Where there are aphids, there will be syrphid flies if you let nature take its course. If you spray non-targeted insecticides at the first sign of an aphid, you will likely kill whatever syrphids are around and will miss seeing a really neat thing.
This fly located a rich field of aphids on these budding gaura lindheimeri flower stalks. I mean, these plants were literally dripping with aphids which were dropping off wholesale in response to my messing with their flower stalk. I always wonder how long it takes 'em to climb back to the top where they like to feed. Anyway, it's the smell of a happy, productive aphid colony that guides the female syrphid fly to good aphidy spots to lay her eggs.
The eggs hatch in a few days to what I guess technically is a maggot, seeing as it is a fly larva. These maggots are kind of pretty and live to devour aphids. Four days after this larva was photographed amid a robust aphid colony, virtually all healthy aphids were removed from that stalk. It's likely that some of the aphids dropped or walked off in response to the syrphid larva's predation on their siblings; the maggot did not eat all those aphids. But this disruption in the aphid's colonization is sure to weaken the individual aphids making them more susceptible to further predation and parasitism. In the meanwhile, the plant is rid of them. Support your local syrphids and take back the stalks!

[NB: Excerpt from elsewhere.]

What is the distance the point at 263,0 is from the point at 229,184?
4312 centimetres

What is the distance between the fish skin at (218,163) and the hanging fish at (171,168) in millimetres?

Syrphid flies mimic the appearance of bees as a protective strategy. They differ from bees in many ways, not the most mundane of which is their ability to hover in place. On a good day, with the sun pouring down like aphid-scented honey, you'll see lots of them stationed around your flowers like geosynchronous satellites, occasionally darting off on a fly mission, or settling to feed, or maybe rest.